White Bass: Harbingers of Spring

dave dave
DAVE SELLERS WITH AN AVERAGE-SIZED WHITE BASS CAUGHT LAST SPRING AT LAKE NACIMIENTO IN MONTEREY COUNTY.

As Dave Sellers throttled his boat down and we approached our chosen shoreline, we began false casting in anticipation of that first grab of the morning. It was just past 7:00 A.M., March 16, 2009, and it was our first fishing outing together for the year. My son Vern had done very well at this location just a few days prior, so our hopes were high. White bass were our targeted fish, and either whites or crappies are usually my first fish to pursue each spring. Sure, I’m still trying for steelhead at this time of year, but I consider them a fish of winter past.

We had been casting our flies tight to the shoreline and stripping them back to the boat for about 10 minutes when I missed a strike, then, almost immediately after my missed hit, Dave hooked and landed a white. We methodically worked this stretch of shoreline for about 30 minutes and between us picked up another five or six fish — action, yes, but not the type of bite we hoped for, so we moved on.

For the next three hours, we found the occasional willing biters, but not the kind of continued bite for which we hungered. We even motored up to the Nacimiento River, just to see if large numbers of fish were spawning. We saw only a few white bass in the crystal-clear waters of the river, so it was back to exploring the Narrows and the stretch just outside the five-mile-per-hour buoy.

By late morning, we had found the concentrations of whites we were seeking. Once we had figured out the type of shoreline where the bass seemed to be holding this day, which was shady areas with lots of rubble, we were into them almost constantly throughout the day and into the evening. One or the other of us seemed to be hooked up all the time, with numerous doubles. We were laughing and cracking up at each other’s antics, and we marveled when groups of whites would follow our hooked fish back toward the boat. Simply, it was the kind of banner day that any of us might wish for.

When a bite would cease, often we had to move only a short distance to find another willing group of whites. I won’t tell you how many fish we caught, but as Dave told a lure angler in the parking lot as we prepared to leave, “You wouldn’t believe the numbers.”

Action like this is repeated over and over during the spring and early summer at Lake Nacimiento — not that every outing will be a 50-to-100-fish day, but those numbers and higher can occur at any time, given the right concentrations of fish.

White bass and fly fishing just seem to have been made for each other, because whites are voracious feeders and most often willingly strike any small streamer retrieved near them. Their primary food source is threadfin shad, and two-to-four-inch streamers will usually catch their attention and evoke a positive reaction.

* TASKS TO CARRY OUT
[a] Answer these from the white bass passage:
(i) On what date did the outing take place?
(ii) What kind of shoreline were the bass holding on that day?
(iii) What is the primary food source of white bass?
[b] Set down the part of the white bass passage starting with "Action like this" and going on through "a positive reaction.", word for word.

* DATA EXCERPT
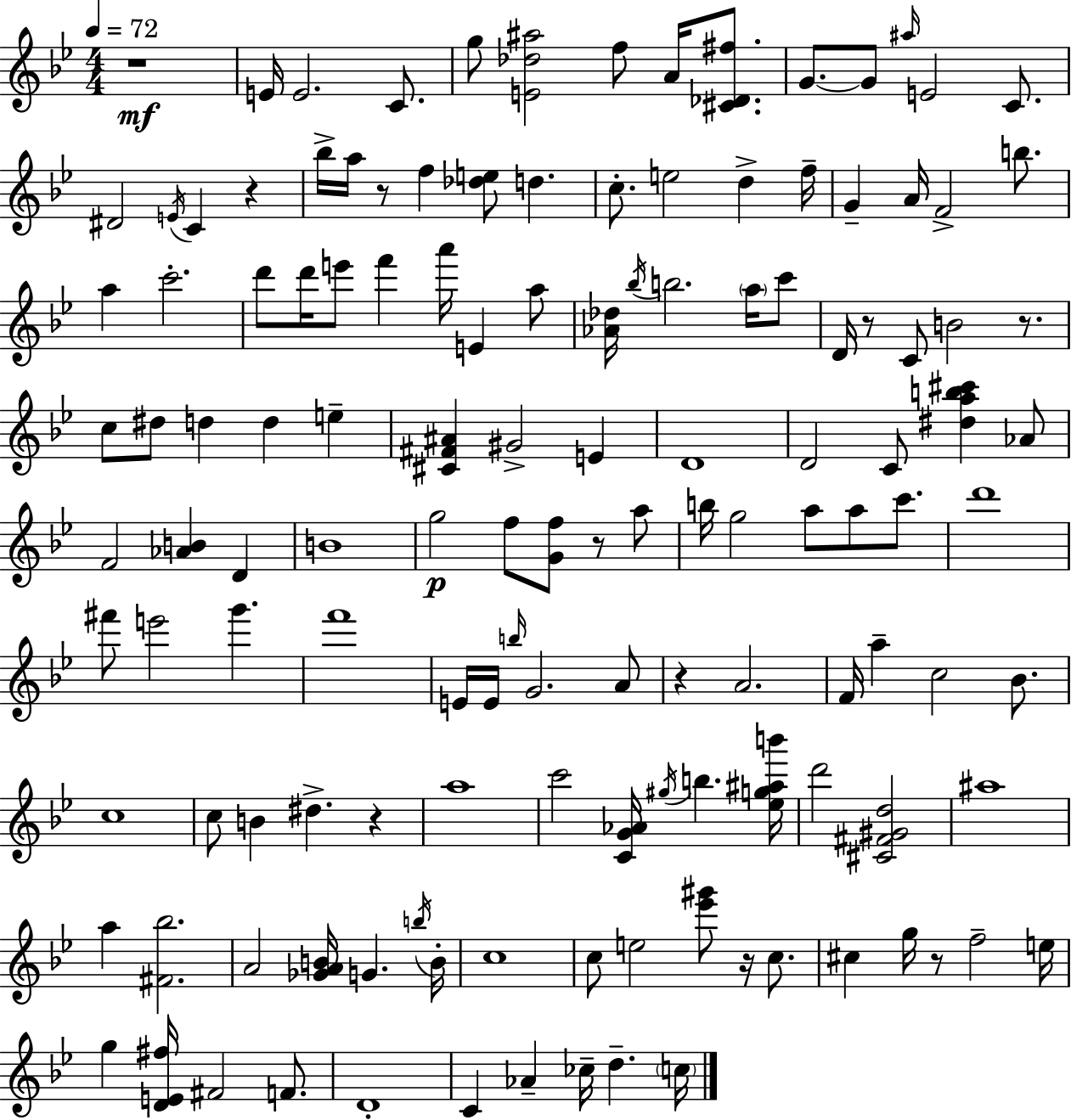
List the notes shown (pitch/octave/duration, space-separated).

* ANSWERS BELOW
[a]
(i) March 16, 2009
(ii) Shady areas with lots of rubble
(iii) Threadfin shad

[b]
Action like this is repeated over and over during the spring and early summer at Lake Nacimiento — not that every outing will be a 50-to-100-fish day, but those numbers and higher can occur at any time, given the right concentrations of fish.

White bass and fly fishing just seem to have been made for each other, because whites are voracious feeders and most often willingly strike any small streamer retrieved near them. Their primary food source is threadfin shad, and two-to-four-inch streamers will usually catch their attention and evoke a positive reaction.